Fully agree! Users might also want to change the retention time.
> (4) I am wondering if we should really have 4 overloads for
> `DistinctParameters.with()`? It might be better to have
one overload
> with all require parameters, and add optional parameters
using the
> builder pattern? This seems to follow the DSL Grammer
proposal.
Oh, I can explain. We can't fully rely on the builder pattern
because of
Java type inference limitations. We have to provide type
parameters to
the builder methods or the code won't compile: see e. g. this
https://twitter.com/inponomarev/status/1265053286933159938 and
following
discussion with Tagir Valeev.
When we came across the similar difficulties in KIP-418, we finally
decided to add all the necessary overloads to parameter class.
So I just
reproduced that approach here.
> (5) Even if it might be an implementation detail (and
maybe the KIP
> itself does not need to mention it), can you give a high
level overview
> how you intent to implement it (that would be easier to
grog, compared
> to reading the PR).
Well as with any operation on KStreamImpl level I'm building a
store and
a processor node.
KStreamDistinct class is going to be the ProcessorSupplier, with
the
logic regarding the forwarding/muting of the records located in
KStreamDistinct.KStreamDistinctProcessor#process
----
Matthias, if you are still reading this :-) a gentle reminder:
my PR for
already accepted KIP-418 is still waiting for your review.

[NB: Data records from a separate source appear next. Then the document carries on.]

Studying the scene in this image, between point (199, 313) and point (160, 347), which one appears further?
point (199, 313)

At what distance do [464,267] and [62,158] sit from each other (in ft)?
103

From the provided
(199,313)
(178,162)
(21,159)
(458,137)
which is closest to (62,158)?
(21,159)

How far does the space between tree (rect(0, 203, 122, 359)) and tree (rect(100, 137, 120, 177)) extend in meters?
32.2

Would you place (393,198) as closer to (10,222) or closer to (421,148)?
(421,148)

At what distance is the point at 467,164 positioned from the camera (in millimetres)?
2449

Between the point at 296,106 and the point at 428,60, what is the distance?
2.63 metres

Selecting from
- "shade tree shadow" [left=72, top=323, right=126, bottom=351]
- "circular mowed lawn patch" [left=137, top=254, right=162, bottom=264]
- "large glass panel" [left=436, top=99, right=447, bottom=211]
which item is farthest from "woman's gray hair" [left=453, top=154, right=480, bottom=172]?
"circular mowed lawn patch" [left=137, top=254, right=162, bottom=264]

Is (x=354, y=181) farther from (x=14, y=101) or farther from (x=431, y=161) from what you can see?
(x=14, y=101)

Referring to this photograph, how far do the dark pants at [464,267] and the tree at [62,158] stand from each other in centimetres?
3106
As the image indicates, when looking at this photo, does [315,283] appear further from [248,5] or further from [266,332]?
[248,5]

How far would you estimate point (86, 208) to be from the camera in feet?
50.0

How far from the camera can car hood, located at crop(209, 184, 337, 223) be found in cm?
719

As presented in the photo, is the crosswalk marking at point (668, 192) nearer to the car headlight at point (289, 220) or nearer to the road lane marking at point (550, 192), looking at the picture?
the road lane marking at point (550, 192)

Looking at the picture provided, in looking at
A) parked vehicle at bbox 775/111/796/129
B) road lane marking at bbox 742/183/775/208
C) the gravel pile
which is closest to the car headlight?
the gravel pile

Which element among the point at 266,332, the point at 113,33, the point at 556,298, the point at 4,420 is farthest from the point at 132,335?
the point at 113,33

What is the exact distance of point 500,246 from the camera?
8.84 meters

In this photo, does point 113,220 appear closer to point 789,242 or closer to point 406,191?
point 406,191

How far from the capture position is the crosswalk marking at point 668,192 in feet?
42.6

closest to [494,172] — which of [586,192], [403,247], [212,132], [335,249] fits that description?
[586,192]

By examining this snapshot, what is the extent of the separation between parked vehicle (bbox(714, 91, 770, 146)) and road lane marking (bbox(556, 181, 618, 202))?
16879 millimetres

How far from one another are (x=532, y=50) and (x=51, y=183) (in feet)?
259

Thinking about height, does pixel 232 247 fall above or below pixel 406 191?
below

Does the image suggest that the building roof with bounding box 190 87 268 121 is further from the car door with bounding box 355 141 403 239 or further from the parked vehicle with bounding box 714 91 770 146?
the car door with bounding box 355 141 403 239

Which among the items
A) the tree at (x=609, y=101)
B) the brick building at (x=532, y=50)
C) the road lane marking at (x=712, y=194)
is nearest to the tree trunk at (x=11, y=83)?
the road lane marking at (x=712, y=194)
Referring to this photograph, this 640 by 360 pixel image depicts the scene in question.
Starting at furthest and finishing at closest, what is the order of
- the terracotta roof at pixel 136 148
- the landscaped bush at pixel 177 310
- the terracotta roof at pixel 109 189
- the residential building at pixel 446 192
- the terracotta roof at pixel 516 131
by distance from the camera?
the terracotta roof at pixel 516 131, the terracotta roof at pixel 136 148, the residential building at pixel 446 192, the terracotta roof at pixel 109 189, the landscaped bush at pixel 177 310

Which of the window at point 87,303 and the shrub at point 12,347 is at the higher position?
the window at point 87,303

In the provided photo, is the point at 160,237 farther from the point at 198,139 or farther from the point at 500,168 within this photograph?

I
think it's
better for me to finalize at least one KIP before proceeding to
a new
one :-)
Regards,
Ivan
03.09.2020 4:20, Matthias J. Sax пишет:
Thanks for the KIP Ivan. Having a built-in deduplication
operator is for
sure a good addition.
Couple of questions:
(1) Using the `idExtractor` has the issue that data might not be
co-partitioned as you mentioned in the KIP. Thus, I am
wondering if it
might be better to do deduplication only on the key? If one
sets a new
key upstream (ie, extracts the deduplication id into the key), the
`distinct` operator could automatically repartition the data
and thus we
would avoid user errors.
(2) What is the motivation for allowing the `idExtractor` to
return
`null`? Might be good to have some use-case examples for this
feature.
(2) Is using a `TimeWindow` really what we want? I was
wondering if a
`SlidingWindow` might be better? Or maybe we need a new type of
window?
It would be helpful if you could describe potential use cases
in more
detail. -- I am mainly wondering about hopping window? Each
record would
always falls into multiple window and thus would be emitted
multiple
times, ie, each time the window closes. Is this really a valid
use case?
It seems that for de-duplication, one wants to have some
"expiration
time", ie, for each ID, deduplicate all consecutive records
with the
same ID and emit the first record after the "expiration time"
passed. In
terms of a window, this would mean that the window starts at
`r.ts` and
ends at `r.ts + windowSize`, ie, the window is aligned to the
data.
TimeWindows are aligned to the epoch though. While
`SlidingWindows` also
align to the data, for the aggregation use-case they go
backward in
time, while we need a window that goes forward in time. It's an
open
question if we can re-purpose `SlidingWindows` -- it might be
ok the
make the alignment (into the past vs into the future) an operator
dependent behavior?
(3) `isPersistent` -- instead of using this flag, it seems
better to
allow users to pass in a `Materialized` parameter next to
`DistinctParameters` to configure the state store?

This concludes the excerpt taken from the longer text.